The outlier group started to cause issues with the web site, with response times occasionally spiking. When looking at the database statistics, I saw a spike in CPU usage around the same time that response times increased, so I knew something in the database was likely causing the problem.

Digging Deeper – Performance Insights

Performance Insights is enabled on the database so I decided to take a look. I changed the dropdown in the right column to ‘Slice by SQL’, then zoomed in on the timeframe with high load. This shows you the SQL queries that are putting load on the database, with the query causing the highest load at the top of the list:

performance insights overview

Clicking on the arrow in the list below the graph shows the entire query:

performance insights query

Analyzing the Query

Now it’s time to analyze the query further using my local copy of the database. We do this using PostgreSQL’s built-in EXPLAIN ANALYZE function that shows us how PostgreSQL builds its query plan, and how long it takes to run. You can do this in a terminal shell, but I prefer to use Jet Brains DataGrip software. Running the query in DataGrip looks like this:

In case you cannot read the results in the image, the top portion is the query and the bottom portion is the query plan and time to execute, which is:

Limit (cost=0.00..2.56 rows=1 width=4) (actual time=11410.178..11410.179 rows=0 loops=1)
  -> Seq Scan on employee_employee (cost=0.00..503178.50 rows=196474 width=4) (actual time=11410.177..11410.177 rows=0 loops=1)
    Filter: ((ual IS NOT NULL) AND (year = 2017) AND (jurisdiction_id = 537))
    Rows Removed by Filter: 14497124
Planning time: 0.435 ms
Execution time: 11410.217 ms

As you can see, this query takes 11 seconds to run, and scans 14 million records in order to return a result!

Improving the Query

We know this query is causing problems. There are several ways to fix it:

  1. Determine if the query is necessary
  2. Rewrite the code that built the query
  3. Add an index to the database to improve query performance

In this instance, I do feel the query is necessary and after reviewing the code, I cannot think of a better way to write it. So I’m going to try option #3, adding an index to the database.

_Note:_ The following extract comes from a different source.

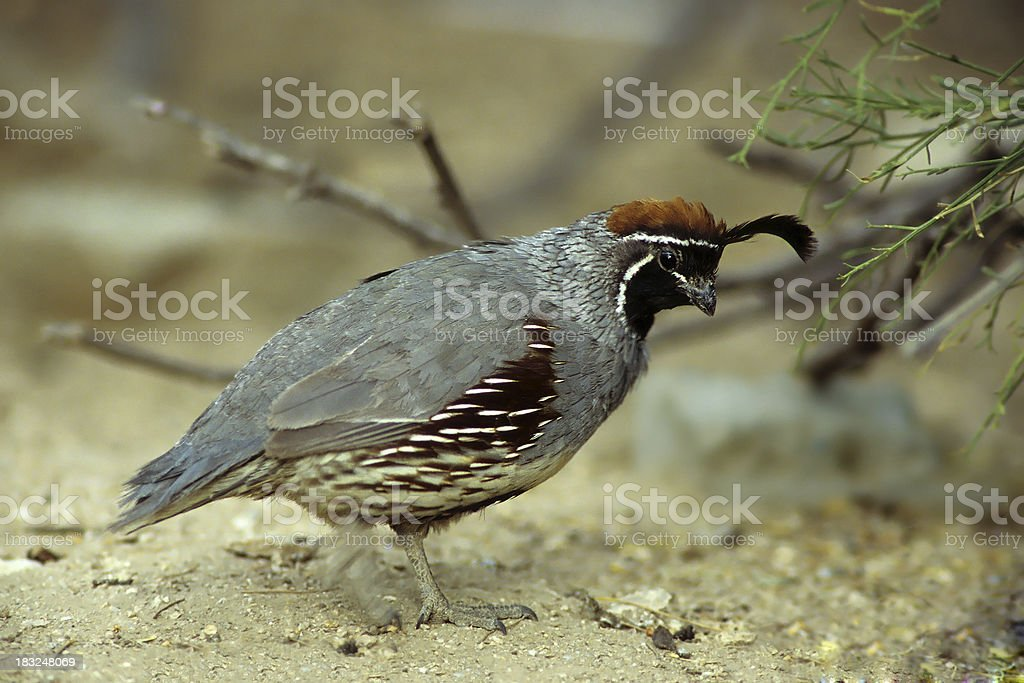 Gambel's Quail looking for Food stock photo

For tips on how on how and when to add an index, I recommend reading the excellent tutorial Use the Index, Luke! When I am stuck thinking about how to specifically implement an index, I usually consult Stack Exchange’s DBA section.

Adding an Index

After reviewing those resources I decided to add an index like this:

CREATE INDEX ON employee_employee (year, jurisdiction_id) WHERE ual IS NOT NULL;

To ensure the index is ready to use, we need to run ANALYZE on the table. This builds statistics that support the query analyzer:

ANALYZE employee_employee;

Let’s run the query once again with EXPLAIN ANALYZE:

datagrip analyze query after

Adding the index improved the query run time from 11 seconds down to 18 milliseconds!

Limit (cost=0.29..0.81 rows=1 width=4) (actual time=0.693..0.693 rows=0 loops=1)
  -> Index Only Scan using employee_employee_year_jurisdiction_id_idx on employee_employee (cost=0.29..4.45 rows=8 width=4) (actual time=0.690..0.690 rows=0 loops=1)
    Index Cond: ((year = 2018) AND (jurisdiction_id = 537))
    Heap Fetches: 0
Planning time: 17.381 ms
Execution time: 0.784 ms

Happy with the results, I added the index to the production database. Over the next 24 hours, I saw the the problem was completely resolved.

Moving Forward

So what’s next? Continue optimizing! Go back to the top of the list and look at the next query. Can it be optimized in a similar way?

Keep in mind you do not have to wait for a problem to occur. Routinely optimizing queries is a healthy practice that will decrease load on your database, make your site faster, and ultimately improve the long-term stability of your web application.